On covering one’s hair, and why many Christians don’t bother.
1 Corinthians 11.3-16
I was asked to say a little something about this controversial passage, so what the heck.
I’ve gone to Protestant churches all my life. Visited Catholic and Orthodox churches too. In most of the churches I’ve visited, American Christians utterly ignore this passage. Our women don’t cover their heads.
Now yeah, there are parts of the bible which the bulk of Christians figure no longer apply to us. Like the curses upon humanity, Ge 3.16-19 which we figure Jesus undid. Or the commands about ritual cleanliness and sacrifice, which we figure Jesus rendered redundant. Or all the commands in the Law, which we figure Jesus nullified—which is absolutely not what he said. Mt 5.17 In general, Christians tend to assume Old Testament commands (except maybe 10) are out, and New Testament instructions are in.
Yet this is totally New Testament. Comes right before the apostles’ instructions on how to do holy communion. Those instructions we totally follow. But not the head-covering bit. Why not?
I’ll jump to the punchline right now: Because it’s cultural.

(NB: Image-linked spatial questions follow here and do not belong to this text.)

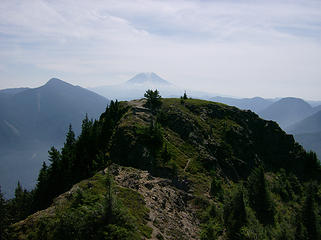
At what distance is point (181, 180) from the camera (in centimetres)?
5416

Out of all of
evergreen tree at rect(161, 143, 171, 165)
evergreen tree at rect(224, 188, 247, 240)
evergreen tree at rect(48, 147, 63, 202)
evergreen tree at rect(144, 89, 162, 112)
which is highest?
evergreen tree at rect(144, 89, 162, 112)

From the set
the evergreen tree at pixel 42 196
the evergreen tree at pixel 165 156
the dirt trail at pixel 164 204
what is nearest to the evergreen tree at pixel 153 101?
the evergreen tree at pixel 165 156

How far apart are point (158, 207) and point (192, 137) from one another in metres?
44.9

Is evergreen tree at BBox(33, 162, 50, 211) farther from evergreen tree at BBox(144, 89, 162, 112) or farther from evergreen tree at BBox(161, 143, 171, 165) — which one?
evergreen tree at BBox(144, 89, 162, 112)

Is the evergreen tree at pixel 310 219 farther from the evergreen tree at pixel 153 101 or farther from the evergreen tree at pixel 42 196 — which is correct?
the evergreen tree at pixel 42 196

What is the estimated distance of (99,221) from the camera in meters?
25.5

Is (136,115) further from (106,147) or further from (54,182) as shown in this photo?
(54,182)

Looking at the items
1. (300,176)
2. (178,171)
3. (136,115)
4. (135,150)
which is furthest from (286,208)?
(136,115)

In the ancient middle east, men had shoulder-length hair, and women had floor-length hair. Women didn’t cut their hair; they let it grow. If you remember the stories where women cleaned Jesus’s feet with their hair, they didn’t have to bow their heads all that much for their hair to reach his feet. Their hair was plenty long enough.
Custom was for them to cover it with headscarf of some sort. Not burkas, but the custom of covering up did originate from the apostles’ particular part of the middle east. Go further east and it evolved into burkas. Go west and it became hats.
Originally these veils had practical purposes: Kept one’s hair clean. Kept it from getting snagged or pulled. Over time it became a modesty thing: Women who uncovered their hair would get the same reaction as if they uncovered their breasts—then and now. You can see why the women who cleaned Jesus’s feet with their hair got such a startled response.
So that’s how things were in the first-century middle east. But in the rest of the Roman Empire, women didn’t bother to grow their hair as long, nor cover it. They’d walk around with their heads exposed—startling middle easterners. Much like it startles westerners when we encounter a tribe where people don’t bother with clothes, or otherwise have very different standards of modesty.
For Paul and Sosthenes, their attitude about veils reflects the middle eastern standard of modesty. But to their minds, this wasn’t just a middle eastern standard. It was a universal standard. God himself had meant for women to cover up.
Hence this passage, where they try to defend the idea.
- 1 Corinthians 11.3-16 KWL
- 3 I want you all to know Christ is the head of every man,
- the man the head of his woman, and God the head of Christ.
- 4 Any man praying or prophesying against his head, disgraces his head.
- 5 Any woman praying or prophesying with her head unveiled, disgraces her head.
- One may as well shave her: 6 If a woman isn’t veiled, cut her hair short.
- And if it’s disgraceful for a woman to cut her hair short or be shaved, then be veiled!
- 7 A man isn’t obligated to cover his head—being God’s image and glory.
- But a woman is her man’s glory, 8 for man isn’t out of woman, but woman out of man—
- 9 for the first man wasn’t created through the woman, but woman through the man.
- 10 This is why the woman’s obligated to exercise power over her head—because of the angels.
- 11 Still, neither a woman with no man, nor a man with no woman, in the Master:
- 12 Just as woman came out of man, likewise the man comes from woman. And all out of God.
- 13 Judge for yourselves: Is it appropriate for an unveiled woman to pray to God?
- 14 Doesn’t nature itself teach us when a man has long hair, it dishonors him?
- 15 —and when a woman has long hair, it’s to her glory? That hair gives her a covering?
- 16 If anyone wishes to debate this…
- well we just don’t have such a custom. Not in God’s churches.
Why’s this a controversial passage? Simple. All those Christians who ignore it, no matter what they claim to believe about the bible and its authority, demonstrate in practice what they really think: They get to pick and choose which parts of the bible they consider universal standards, and they haven’t chosen this one. Because uncovered heads don’t offend them. Now, homosexuality might totally offend them, so they’ll preach against it on the regular. Veils? Despite the clear and obvious teaching of the apostles? Meh.
Some of ’em will come right out and say it, and some of ’em will avoid ever saying it for fear it undermines everything else they teach about scripture, inspiration, and literal interpretation. Yet their practices expose all: Contrary to Paul and Sosthenes, they figure head-covering isn’t a universal, eternal, God-decreed standard. It’s merely the apostles’ personal cultural hangup. So it can be dismissed in the present day. Otherwise they’d have serious qualms about flouting this instruction—and they totally don’t.
This isn’t the only situation where they treat the scriptures as if it’s all relative. It’s just the most obvious. Use it as a litmus test if you like. I do.